> The problem:
According to the excerpt on drug interactions, what percentage of the interactions that led to ADIs were moderate in severity?

> Selected extract:
In the present study, pharmacodynamic interactions accounted for majority [73.5% (n = 86)] of the total DDIs that led to ADIs. All those pharmacodynamic interactions that led to ADIs were due to synergism. This may be because of concurrent use of drugs that may have synergistic effect. For example, hyperkalemia caused by digoxin and spironolactone or somnolence/dizziness caused by alprazolam and tramadol.
In our study, major portion [79.5% (n = 93)] of DDIs that were responsible for ADIs were due to moderate interactions whereas major interactions accounted for 14.5% (n = 17). This finding is comparable to the study conducted by Raut A et al., 8 where major portion of DDIs leading to ADRs were due to moderately severe (65.62%) interactions and 34.37% of interactions were major in their severity. It is obvious that major and moderate interactions are more likely to cause the adverse consequences when compared to minor interactions. Clinicians need to be cautious while using multiple regimens especially that have potential for major and/or moderate interactions.
Causality assessment of DDIs leading to ADIs as assessed by using the DIPS showed that 50 (42.7%) interactions were ‘probable’, 66 (56.4%) interactions were ‘possible’ and one (0.9%) interaction was ‘doubtful’. This finding reveals that almost half of the interactions had a good causal association with the occurred event. The onset of ADIs was rapid in five (5.6%) cases and delayed in 84 (94.4%) cases. In four cases of rapid onset, the interaction was due to nervous system agents (ATC-N) resulting in somnolence or dizziness. Drugs acting on the cardiovascular system (ATC-C) and nervous system (ATC-N) were most commonly implicated in the occurrence of ADIs. Similar findings were seen in the study carried out by Skvrce NM et al., 16 where ATC code ‘N’ was involved in most DDIs leading to ADRs followed by ATC code C (27%). Another study conducted by Busca C 5 et al., revealed that cardiovascular medicines (ATC-C) were associated with higher risk of ADRs caused by DDIs. Elderly patients have a greater risk of cardiovascular and nervous system disorders due to which they are prescribed with more number of drugs belonging to ATC codes C and N and therefore there is a higher risk of drug interactions due to these agents.

> Data for analysis:
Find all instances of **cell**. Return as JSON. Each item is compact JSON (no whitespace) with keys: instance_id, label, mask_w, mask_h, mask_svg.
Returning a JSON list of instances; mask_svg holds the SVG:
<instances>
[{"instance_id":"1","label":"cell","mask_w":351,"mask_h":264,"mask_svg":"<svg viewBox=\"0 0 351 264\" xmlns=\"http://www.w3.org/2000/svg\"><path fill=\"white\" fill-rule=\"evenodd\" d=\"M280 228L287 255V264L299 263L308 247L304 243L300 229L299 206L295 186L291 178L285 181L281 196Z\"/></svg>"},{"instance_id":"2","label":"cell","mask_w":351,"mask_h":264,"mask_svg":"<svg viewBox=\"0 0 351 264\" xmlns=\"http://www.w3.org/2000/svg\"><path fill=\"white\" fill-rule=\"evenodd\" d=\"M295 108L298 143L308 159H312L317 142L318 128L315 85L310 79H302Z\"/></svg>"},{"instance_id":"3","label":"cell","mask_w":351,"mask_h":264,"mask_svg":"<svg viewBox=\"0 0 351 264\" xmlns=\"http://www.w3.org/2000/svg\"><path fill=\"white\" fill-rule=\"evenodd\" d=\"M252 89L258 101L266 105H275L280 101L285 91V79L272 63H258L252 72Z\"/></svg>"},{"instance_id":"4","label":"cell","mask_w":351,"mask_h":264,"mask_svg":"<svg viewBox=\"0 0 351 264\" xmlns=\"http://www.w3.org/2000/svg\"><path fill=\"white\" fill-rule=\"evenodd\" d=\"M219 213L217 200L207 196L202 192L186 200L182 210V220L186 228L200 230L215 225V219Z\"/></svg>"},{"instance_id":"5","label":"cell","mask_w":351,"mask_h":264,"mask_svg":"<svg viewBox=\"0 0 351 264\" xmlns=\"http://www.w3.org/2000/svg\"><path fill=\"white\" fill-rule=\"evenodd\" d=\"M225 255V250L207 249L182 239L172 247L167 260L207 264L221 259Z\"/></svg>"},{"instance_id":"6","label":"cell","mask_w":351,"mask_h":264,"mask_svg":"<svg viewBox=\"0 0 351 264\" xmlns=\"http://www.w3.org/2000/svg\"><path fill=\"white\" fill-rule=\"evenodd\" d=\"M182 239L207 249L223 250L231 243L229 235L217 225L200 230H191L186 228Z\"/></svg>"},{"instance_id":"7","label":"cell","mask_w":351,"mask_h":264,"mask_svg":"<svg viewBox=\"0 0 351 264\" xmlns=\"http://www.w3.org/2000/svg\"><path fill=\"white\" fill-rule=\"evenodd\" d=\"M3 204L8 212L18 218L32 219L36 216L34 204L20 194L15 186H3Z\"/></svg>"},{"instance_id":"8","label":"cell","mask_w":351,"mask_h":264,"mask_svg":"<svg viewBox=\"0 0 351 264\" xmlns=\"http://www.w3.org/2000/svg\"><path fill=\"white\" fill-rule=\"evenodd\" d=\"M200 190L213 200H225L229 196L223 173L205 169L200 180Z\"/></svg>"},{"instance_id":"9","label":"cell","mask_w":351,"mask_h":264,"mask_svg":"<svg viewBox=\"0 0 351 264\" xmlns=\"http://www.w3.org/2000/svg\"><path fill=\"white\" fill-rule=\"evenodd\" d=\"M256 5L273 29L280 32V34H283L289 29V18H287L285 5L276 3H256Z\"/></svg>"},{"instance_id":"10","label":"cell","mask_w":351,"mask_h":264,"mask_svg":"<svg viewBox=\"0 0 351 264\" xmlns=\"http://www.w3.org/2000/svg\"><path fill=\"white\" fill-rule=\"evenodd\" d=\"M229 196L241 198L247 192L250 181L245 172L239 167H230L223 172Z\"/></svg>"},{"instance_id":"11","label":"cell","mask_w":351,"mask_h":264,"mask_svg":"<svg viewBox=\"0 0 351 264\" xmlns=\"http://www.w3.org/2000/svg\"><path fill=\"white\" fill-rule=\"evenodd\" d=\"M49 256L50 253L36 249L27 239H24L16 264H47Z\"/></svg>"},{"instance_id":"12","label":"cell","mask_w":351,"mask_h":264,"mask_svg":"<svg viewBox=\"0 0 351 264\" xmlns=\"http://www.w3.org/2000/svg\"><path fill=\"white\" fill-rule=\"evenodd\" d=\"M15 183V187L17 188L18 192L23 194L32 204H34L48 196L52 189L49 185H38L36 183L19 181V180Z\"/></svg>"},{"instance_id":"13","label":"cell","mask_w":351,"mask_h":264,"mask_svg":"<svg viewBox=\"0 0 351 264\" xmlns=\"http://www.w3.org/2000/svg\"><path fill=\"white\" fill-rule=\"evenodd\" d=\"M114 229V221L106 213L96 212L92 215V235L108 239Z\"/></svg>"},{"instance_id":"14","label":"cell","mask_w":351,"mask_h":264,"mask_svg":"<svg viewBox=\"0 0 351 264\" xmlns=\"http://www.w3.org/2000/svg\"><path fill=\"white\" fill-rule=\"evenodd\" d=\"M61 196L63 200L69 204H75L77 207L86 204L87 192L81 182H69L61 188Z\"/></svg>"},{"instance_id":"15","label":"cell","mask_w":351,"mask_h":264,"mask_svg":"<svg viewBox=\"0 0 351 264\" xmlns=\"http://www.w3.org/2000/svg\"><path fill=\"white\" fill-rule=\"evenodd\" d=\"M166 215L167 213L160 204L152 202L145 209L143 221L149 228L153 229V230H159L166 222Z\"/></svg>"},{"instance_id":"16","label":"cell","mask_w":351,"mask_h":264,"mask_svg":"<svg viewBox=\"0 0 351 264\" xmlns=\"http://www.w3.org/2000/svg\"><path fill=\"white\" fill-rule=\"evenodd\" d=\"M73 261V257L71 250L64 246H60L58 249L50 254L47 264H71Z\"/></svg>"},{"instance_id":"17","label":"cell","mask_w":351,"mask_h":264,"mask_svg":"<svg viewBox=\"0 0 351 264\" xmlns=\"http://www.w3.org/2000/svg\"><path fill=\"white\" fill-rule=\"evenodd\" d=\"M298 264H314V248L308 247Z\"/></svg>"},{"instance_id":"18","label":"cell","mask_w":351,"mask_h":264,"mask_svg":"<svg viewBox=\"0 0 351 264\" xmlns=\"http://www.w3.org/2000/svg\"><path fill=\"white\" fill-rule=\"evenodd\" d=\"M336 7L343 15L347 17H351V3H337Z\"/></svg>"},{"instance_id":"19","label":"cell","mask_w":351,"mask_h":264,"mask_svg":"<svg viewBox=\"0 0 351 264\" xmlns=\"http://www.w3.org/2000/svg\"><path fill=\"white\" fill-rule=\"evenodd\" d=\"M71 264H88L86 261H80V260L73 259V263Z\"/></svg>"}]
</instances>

> Solution to this task:
79.5% (n = 93)